Era il 1999 quando l’architetto tedesco Jorg Friedrich vinse il bando di gara indetto dal Comune di Genova, insieme all’architetto genovese Roberto Melai, per progettare un nuovo complesso didattico nel cuore del centro storico. Dopo quindici anni, la scuola è stata aperta il 27 gennaio scorso, per un costo di 6 milioni di euro, poco più del sostegno statale al Maxxi, decisamente un investimento sul futuro delle nuove generazioni, a cui anche i ministri Bray e Carrozza dovrebbero ispirarsi. L’amministrazione Doria, che non si è ancora distinta per scelte urbanistiche coraggiose, eredita dalle giunte precedenti questo piccolo gioiello architettonico. Peccato, però, dover sottolineare come la direzione lavori affidata al Comune e non ai progettisti, abbia determinato un decadimento negli arredi, proprio in quei dettagli – lampade, sanitari e accessori – che avrebbero dovuto essere scelti accuratamente e che invece risultano essere molto simili a quelli in uso nel dopoguerra.

L’edificio è un complesso che comprende due sezioni di scuola primaria a tempo pieno e altrettante di secondaria, per un massimo di 468 alunni, 16 aule e 3 aule speciali dedicate ai laboratori. Il progetto è la sintesi tra il rigore tedesco e quello genovese. Se da una parte l’intuizione di Friedrich è stata la rotazione del volume superiore, un parallelepipedo su un basamento in pietra, dall’altra, l’approccio di Melai ha consentito di concepire l’intero edificio come una machine à habiter radicata nel tessuto storico. In questo senso, Melai ha reso omaggio a Gardella nella citazione della vicina facoltà di architettura, che l’architetto milanese aveva realizzato nel 1990, ponendo l’accento sul problema dell’inserimento di una architettura contemporanea in un contesto consolidato come un centro storico. Innesto perfettamente riuscito, proprio grazie alle dimensioni volumetriche e al basamento che conferisce solidità all’insieme, connettendo l’intero edificio alla città e alla trama dei caruggi che delimitano l’isolato.

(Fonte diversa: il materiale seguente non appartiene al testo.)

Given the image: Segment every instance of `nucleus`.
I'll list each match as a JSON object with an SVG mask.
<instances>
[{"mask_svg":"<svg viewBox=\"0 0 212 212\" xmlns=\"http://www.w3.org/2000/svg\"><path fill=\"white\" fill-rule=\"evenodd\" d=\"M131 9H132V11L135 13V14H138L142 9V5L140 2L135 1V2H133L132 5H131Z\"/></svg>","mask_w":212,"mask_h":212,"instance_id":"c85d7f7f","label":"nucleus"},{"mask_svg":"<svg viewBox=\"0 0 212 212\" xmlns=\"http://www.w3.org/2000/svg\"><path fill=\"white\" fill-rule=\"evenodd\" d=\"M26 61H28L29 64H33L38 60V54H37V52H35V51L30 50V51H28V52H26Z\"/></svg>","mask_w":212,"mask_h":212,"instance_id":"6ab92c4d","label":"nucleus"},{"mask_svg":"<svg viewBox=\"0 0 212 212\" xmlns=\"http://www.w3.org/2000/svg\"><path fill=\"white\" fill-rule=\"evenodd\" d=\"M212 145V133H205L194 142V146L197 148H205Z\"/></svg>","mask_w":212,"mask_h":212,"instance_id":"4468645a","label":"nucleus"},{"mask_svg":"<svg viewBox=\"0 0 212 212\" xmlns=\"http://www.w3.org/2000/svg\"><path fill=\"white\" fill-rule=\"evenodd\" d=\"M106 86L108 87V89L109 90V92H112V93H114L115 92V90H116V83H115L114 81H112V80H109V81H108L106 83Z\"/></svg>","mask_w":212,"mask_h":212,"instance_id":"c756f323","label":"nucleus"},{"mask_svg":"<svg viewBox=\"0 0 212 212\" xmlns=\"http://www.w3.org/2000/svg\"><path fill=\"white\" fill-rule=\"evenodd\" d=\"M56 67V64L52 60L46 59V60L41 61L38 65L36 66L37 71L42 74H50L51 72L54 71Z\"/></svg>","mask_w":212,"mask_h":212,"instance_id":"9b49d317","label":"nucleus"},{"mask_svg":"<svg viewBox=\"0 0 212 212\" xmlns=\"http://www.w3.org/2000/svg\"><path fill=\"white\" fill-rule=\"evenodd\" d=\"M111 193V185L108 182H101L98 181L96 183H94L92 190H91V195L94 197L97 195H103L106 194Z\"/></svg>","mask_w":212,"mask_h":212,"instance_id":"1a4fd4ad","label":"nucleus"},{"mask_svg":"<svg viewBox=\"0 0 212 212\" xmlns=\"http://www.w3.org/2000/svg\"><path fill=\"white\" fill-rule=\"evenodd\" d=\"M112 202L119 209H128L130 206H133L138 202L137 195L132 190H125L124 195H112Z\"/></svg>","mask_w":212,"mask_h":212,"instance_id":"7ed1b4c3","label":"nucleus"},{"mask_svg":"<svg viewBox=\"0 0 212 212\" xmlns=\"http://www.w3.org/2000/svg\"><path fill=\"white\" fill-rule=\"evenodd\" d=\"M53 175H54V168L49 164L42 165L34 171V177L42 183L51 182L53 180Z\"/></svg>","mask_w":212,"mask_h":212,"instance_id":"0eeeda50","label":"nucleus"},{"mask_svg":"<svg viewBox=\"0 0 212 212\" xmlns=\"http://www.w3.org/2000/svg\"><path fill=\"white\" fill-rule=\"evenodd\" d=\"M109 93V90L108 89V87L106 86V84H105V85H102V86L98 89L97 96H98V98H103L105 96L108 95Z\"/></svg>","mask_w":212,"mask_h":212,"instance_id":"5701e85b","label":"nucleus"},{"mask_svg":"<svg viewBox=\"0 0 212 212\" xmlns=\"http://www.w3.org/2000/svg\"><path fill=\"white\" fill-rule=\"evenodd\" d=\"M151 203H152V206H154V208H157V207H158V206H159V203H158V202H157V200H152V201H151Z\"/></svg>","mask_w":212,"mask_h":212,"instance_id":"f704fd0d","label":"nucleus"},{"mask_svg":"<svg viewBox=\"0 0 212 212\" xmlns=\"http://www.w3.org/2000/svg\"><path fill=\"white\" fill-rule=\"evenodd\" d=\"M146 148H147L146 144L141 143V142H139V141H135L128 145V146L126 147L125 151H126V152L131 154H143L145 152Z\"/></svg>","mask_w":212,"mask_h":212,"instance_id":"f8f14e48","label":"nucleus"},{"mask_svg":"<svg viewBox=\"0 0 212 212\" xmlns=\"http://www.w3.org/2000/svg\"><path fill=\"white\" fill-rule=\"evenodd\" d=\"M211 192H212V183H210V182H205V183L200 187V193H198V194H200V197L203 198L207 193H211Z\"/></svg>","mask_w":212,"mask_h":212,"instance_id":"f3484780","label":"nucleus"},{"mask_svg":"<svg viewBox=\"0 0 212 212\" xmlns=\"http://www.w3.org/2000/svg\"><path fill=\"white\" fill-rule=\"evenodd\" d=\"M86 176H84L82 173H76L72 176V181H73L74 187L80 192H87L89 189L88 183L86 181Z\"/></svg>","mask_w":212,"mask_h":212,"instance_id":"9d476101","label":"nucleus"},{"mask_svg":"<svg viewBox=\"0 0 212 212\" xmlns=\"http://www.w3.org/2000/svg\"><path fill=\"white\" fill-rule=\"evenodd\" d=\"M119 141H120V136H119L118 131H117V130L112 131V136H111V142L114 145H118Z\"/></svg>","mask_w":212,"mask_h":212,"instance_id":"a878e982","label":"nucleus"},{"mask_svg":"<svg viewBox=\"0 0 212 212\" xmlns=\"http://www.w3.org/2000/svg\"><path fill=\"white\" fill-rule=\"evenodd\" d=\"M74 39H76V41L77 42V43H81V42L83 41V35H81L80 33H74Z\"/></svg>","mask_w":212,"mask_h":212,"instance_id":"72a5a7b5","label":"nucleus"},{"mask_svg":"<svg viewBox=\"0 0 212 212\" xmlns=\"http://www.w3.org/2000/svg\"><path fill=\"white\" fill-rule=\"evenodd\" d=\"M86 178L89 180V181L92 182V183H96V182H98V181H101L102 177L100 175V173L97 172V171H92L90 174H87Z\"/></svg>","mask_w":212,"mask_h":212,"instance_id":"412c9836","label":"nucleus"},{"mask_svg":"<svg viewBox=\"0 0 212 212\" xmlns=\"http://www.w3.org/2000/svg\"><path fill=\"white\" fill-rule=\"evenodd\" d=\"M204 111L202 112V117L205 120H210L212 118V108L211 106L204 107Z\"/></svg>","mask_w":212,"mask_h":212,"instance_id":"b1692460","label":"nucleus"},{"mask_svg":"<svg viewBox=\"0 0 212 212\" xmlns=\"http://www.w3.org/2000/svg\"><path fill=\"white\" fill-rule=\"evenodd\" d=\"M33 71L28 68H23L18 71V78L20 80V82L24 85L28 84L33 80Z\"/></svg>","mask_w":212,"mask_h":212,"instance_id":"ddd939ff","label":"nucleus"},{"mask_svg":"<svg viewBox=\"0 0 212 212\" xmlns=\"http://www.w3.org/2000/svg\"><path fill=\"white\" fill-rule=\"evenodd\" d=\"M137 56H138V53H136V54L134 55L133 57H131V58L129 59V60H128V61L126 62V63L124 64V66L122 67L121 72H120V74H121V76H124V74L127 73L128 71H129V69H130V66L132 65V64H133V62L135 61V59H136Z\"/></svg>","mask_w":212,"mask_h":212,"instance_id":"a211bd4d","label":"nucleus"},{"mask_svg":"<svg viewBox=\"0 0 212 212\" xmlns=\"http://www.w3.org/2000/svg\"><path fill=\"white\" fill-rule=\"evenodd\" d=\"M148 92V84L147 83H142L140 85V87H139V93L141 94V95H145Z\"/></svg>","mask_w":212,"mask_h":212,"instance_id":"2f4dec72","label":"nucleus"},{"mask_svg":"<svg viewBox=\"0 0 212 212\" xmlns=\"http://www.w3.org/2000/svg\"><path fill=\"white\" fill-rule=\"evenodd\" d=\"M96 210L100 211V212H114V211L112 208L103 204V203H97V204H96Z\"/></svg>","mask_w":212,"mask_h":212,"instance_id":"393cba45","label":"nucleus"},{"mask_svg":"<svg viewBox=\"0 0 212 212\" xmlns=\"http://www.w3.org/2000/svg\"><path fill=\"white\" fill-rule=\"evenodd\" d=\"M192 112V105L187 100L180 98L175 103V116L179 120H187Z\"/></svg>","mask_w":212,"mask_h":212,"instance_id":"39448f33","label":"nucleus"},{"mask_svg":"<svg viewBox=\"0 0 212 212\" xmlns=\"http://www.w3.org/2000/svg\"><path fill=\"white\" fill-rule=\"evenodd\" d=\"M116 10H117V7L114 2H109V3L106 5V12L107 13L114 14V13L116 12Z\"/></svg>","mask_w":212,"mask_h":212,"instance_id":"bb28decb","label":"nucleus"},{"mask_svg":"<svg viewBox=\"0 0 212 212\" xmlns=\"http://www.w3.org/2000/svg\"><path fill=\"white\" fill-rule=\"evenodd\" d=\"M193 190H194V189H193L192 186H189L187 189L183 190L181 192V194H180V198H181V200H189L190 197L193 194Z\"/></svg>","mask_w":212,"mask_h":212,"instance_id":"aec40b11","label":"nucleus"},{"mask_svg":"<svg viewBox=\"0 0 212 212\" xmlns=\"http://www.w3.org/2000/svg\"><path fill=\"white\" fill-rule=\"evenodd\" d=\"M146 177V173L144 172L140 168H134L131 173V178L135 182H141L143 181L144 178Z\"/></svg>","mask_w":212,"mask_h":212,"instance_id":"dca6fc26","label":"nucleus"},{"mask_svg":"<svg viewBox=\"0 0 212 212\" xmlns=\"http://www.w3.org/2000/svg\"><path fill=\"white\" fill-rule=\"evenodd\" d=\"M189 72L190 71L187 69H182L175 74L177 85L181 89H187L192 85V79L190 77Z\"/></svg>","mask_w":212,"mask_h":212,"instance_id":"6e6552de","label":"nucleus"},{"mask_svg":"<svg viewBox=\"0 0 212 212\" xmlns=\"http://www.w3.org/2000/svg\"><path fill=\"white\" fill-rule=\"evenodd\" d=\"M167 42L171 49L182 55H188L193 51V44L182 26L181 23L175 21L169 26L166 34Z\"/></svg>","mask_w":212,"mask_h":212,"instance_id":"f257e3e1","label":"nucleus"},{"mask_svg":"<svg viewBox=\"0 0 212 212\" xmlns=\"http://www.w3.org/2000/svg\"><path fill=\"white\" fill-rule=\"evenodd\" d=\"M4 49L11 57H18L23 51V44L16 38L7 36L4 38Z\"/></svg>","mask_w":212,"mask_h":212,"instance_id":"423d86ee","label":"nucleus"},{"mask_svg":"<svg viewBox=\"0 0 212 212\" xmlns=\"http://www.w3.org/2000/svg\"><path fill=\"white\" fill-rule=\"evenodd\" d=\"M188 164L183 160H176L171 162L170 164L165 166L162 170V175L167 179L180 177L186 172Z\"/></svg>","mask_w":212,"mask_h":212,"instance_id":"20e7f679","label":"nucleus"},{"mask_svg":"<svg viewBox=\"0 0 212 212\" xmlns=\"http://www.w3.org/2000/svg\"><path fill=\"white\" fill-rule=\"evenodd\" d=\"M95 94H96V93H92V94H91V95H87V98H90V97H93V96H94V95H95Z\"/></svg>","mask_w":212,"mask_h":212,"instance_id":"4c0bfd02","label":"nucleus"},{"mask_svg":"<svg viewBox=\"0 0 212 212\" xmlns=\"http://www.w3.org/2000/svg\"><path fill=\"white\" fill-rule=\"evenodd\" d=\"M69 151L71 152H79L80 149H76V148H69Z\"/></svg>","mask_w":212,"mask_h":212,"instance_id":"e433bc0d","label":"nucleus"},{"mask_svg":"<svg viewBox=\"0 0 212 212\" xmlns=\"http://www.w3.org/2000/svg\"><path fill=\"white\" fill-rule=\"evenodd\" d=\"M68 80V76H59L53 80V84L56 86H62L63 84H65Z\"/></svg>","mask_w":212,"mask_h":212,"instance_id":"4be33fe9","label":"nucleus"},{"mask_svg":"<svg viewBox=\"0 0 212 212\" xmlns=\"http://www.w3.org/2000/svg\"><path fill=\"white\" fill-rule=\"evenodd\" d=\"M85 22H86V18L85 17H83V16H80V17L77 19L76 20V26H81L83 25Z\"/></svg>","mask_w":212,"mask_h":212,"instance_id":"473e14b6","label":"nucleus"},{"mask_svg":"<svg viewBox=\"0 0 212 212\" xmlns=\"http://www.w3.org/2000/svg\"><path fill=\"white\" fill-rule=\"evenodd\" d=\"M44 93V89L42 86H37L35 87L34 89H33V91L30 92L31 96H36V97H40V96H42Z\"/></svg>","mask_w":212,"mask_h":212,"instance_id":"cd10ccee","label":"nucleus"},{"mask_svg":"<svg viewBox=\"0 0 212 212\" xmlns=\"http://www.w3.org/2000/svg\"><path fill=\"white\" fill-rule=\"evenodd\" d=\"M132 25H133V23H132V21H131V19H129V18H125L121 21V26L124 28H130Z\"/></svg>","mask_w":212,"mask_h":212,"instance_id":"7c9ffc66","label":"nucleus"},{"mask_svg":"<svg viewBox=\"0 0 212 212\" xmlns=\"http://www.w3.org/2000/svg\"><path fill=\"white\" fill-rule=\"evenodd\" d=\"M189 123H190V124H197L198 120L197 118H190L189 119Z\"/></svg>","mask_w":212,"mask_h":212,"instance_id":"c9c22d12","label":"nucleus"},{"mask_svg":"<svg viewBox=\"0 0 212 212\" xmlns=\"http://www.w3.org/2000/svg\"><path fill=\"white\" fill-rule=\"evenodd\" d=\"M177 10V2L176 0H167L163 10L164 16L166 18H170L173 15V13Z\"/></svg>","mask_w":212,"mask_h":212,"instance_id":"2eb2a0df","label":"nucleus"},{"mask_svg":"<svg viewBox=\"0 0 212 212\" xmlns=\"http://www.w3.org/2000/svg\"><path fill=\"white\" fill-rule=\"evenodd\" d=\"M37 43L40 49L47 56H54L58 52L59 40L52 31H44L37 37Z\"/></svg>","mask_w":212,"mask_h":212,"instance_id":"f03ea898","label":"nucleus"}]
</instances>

Così questa solidità a terra consente al parallelepipedo, al cui interno si snodano le aule, gli uffici e la biblioteca (collocata al piano terra per enfatizzarne l’uso pubblico aperto al quartiere), di galleggiare nel vuoto. Il galleggiamento, poi, è rimarcato dai tagli verticali delle finestre asimmetriche, che richiamano le finestre di Gardella, e consentono di far entrare nella scuola frammenti di vita quotidiana. Un sistema di brise-soleil in legno, scorrevoli, modulano gli effetti di luce e ombra su tutti i fronti, disegnando differenti composizioni sulle facciate.

La rotazione non è solo esterna, ma anche interna attraverso un sistema continuo di scale in marmo, che si compie attraversando lo spazio e obbligando lo sguardo a dirigersi sempre in direzioni diverse. Così l’occhio viene attratto dalle grandi aperture vetrate che illuminano l’interno, verso est e verso ovest, creando una continua alternanza. Ciò consente di rompere la cortina muraria esterna dando luce anche ai carruggi fino al tetto, dal quale le visuali sulla città ne raccontano la complessità più di qualsiasi parola. Complessità di una città superba che non riesce ad esimersi però dal consueto mugugno e ammettere che una scuola così fa onore a Genova e può rappresentare un esempio, non solo per gli amministratori ma anche per le Soprintendenze, spesso poco aperte alla contemporaneità nel costruito, soprattutto per i progettisti.